Quant à la stagnation démographique actuelle, comment l’expliquer ? Par la situation générale vraiment difficile en ce moment, du fait notamment de la guerre en Ukraine qui menace la sécurité et la confiance si importantes pour engager les familles à avoir des enfants. On a donc cette guerre avec notre voisin ukrainien, on a des problèmes énergétiques ; or la sécurité énergétique est aussi un facteur d’explication important. Mais je suis absolument convaincu que si cette guerre se termine, et que la reconstruction commence en Ukraine, la stabilité reviendra et par conséquent il y a aura également, je l’espère beaucoup, un regain de natalité. Quant à notre présidence, c’est vrai que j’ai parlé des différents partis politiques, mais in fine c’est la Hongrie qui fera le programme. C’est du ressort de notre gouvernement d’établir les priorités de la future présidence hongroise, de déterminer les sujets, les questions, les éléments qu’on voudra présenter, de voir comment on pourra promouvoir et influencer les familles des 27 pays de l’Union, nous et les 26 autres gouvernements que nous allons rencontrer en Hongrie… Naturellement on trouvera des alliés sur certaines questions, mais ce ne sera pas un combat facile. J’espère toutefois vraiment qu’on pourra mettre ce temps à profit.
Joël Templier
Vous avez fait allusion dans votre politique de stabilité familiale à une diminution du taux de divorce, et je ne sais d’ailleurs pas si le Pacs existe en Hongrie. Pour éclairer ma question en tant que Français, je voudrais vous parler du dernier numéro de la revue Études sur la fécondité, qui propose, au-delà des solutions classiques que vous avez citées, comme l’immigration ou l’aide financière, d’aider à la recomposition des familles.

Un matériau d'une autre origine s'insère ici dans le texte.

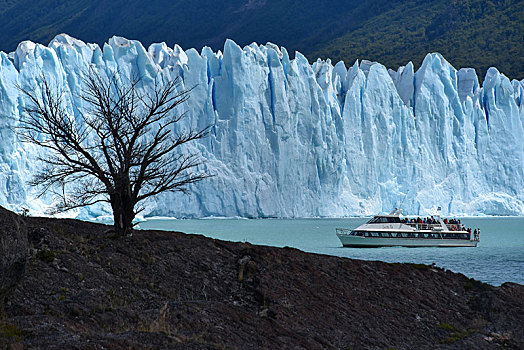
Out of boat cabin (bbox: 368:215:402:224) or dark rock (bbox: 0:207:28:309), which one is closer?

D’une part ils partent du double constat que d’une part les couples séparés, nombreux en France, n’ont pas eu autant d’enfants qu’ils l’auraient souhaité s’ils ne s’étaient pas séparés ; d’autre part, qu’une famille recomposée sur deux a généralement un enfant. C’est pourquoi ils imaginent une politique nationale aidant à la recomposition de la famille, du fait que la fécondité dépend d’abord de la rencontre d’un homme et d’une femme. Je ne sais pas si c’est vrai, mais ils citent quatre pays où semble-t-il des initiatives ont été prises en ce sens : les États-Unis avec le Président Bush, l’Angleterre avec Tony Blair, Singapour et le Japon – même si au Japon cela n’a pas représenté un grand succès. Alors que je n’y avais jamais pensé, je trouve que cela peut être pertinent.

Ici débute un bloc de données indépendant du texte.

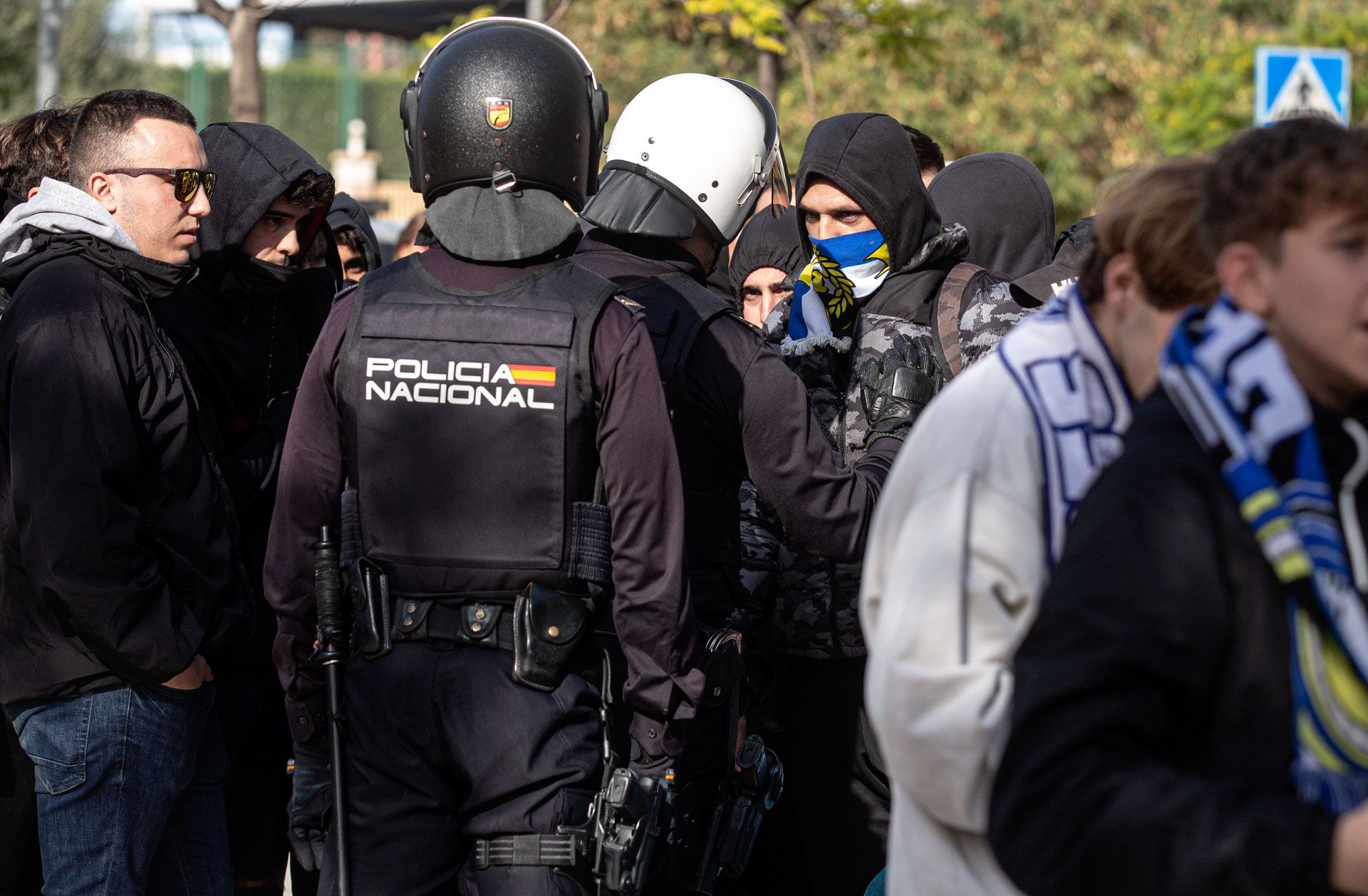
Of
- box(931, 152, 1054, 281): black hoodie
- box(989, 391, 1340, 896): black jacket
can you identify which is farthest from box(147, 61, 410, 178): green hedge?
box(989, 391, 1340, 896): black jacket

S.E. Georges Habsbourg-Lorraine
Merci beaucoup, c’est une sûrement une idée en effet, puisque cette politique fonctionne dans certains pays. Je ne peux malheureusement pas vous donner des statistiques exactes sur les remariages ; le seul chiffre que j’ai trouvé en préparant cette soirée est le chiffre des divorces en Hongrie, dont je n’ai hélas pas les dates exactes. Mais il y a 30% d’avortements en moins parmi les couples mariés, et les deux tiers ont lieu au sein des couples hors mariage.

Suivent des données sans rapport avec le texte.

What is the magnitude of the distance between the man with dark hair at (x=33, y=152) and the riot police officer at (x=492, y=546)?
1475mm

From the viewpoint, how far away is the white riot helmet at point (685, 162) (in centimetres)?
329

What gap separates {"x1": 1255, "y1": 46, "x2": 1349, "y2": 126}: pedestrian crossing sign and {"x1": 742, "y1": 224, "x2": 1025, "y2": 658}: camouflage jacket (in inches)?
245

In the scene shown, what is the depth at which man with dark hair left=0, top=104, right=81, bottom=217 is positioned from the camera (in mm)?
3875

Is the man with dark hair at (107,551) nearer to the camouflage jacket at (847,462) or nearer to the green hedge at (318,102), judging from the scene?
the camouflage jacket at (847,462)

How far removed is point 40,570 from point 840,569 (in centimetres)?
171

Par conséquent, en effet oui, il faut être créatif et réfléchir à un autre programme qui pourrait permettre de convaincre les personnes d’avoir des enfants dans les meilleures conditions possibles.
Emmanuelle Henin
J’ai deux questions : puisque les avortements ont beaucoup diminué, est-ce parce que vous avez une politique d’incitation et d’aide aux jeunes femmes qui leur permet de garder leurs enfants ? En effet, finalement il y a un droit qu’on ne cite jamais, c’est celui de ne pas avorter, jamais évoqué. Et puis deuxièmement, il y a une sanction qui me semble assez grave, c’est celle qui prive les Hongrois du droit de bénéficier du programme Erasmus. Et je voulais savoir comment vous faites face à cette situation, comment vous trouvez des compensations pour que les étudiants puissent quand même voyager.
S.E. Georges Habsbourg-Lorraine
Merci beaucoup, la question d’Erasmus est en effet une chose complètement incompréhensible pour moi, quelquefois la Commission est vraiment trop créative ! Car enfin, quel est le résultat de cette mesure de privation du financement des programmes Erasmus ? Eh bien, c’est que les étudiants de certaines universités hongroises qui, aux yeux de la Commission, ne sont pas bonnes, parce qu’il s’y exerce une influence politique qui ne lui convient pas, n’ont pas la possibilité d’aller dans les ‘’bonnes’’ universités, où ils pourraient voir, pourtant, la grande différence qui existe entre celles-ci et les universités en Hongrie… En revanche, les étudiants qui viennent d’ailleurs ont la possibilité, avec l’Erasmus, de venir en Hongrie, et d’étudier dans ces universités hongroises qui semblent pourtant plus problématiques, pour la Commission, que les autres universités de l’Union européenne.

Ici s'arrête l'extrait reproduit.